SSR-exact language hydration

Only your active non-English language is serialized into the server render payload, so the client hydrates synchronously in the right language with no flash and no mismatch — while English needs nothing shipped at all.

An optimistic-action primitive

A single apply / commit / rollback / reconcile hook drives every instant interaction, and de-duplicates its own optimistic item against the real-time event that later confirms it — so nothing ever double-renders.

Disk-aware build caching

Instead of wiping the cache when disk gets tight, the deploy trims stale cache mounts surgically and keeps the expensive layers (three.js, native modules) warm — avoiding minutes-long cold builds.

Questions, answered

The things people ask.

Why does the app feel instant even on a slow connection?

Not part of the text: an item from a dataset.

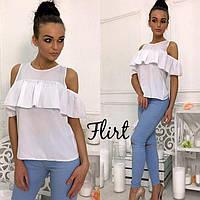 Белая блуза с воланом на груди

Because most of the work already happened before you asked. The page is rendered on the server, its data is prefetched the moment you show intent to click, your actions apply optimistically, and a service worker serves cached assets instantly. The network is rarely on your critical path.

Do all the animations slow things down?

No. Motion is CSS-driven, runs on the compositor, and never blocks interaction — and it’s switched off entirely for anyone who prefers reduced motion. The scroll-reveals on this very page are progressive enhancement: the content is fully there without them.

How big is the initial download?

Only what the first screen needs: your language and the current route. Heavy libraries — 3D engines, the editor, audio — are code-split and arrive lazily when you reach a screen that uses them, not up front.

Is “optimization” ever done?

No, and that’s the point. We keep the numbers honest, keep profiling, and keep trimming. The fastest version of RMH Studios is always the next one.

Never finished

The fastest version is the next one.

Performance isn’t a milestone we passed — it’s a habit. We keep profiling, keep trimming, and keep the numbers honest. The bar only moves one way.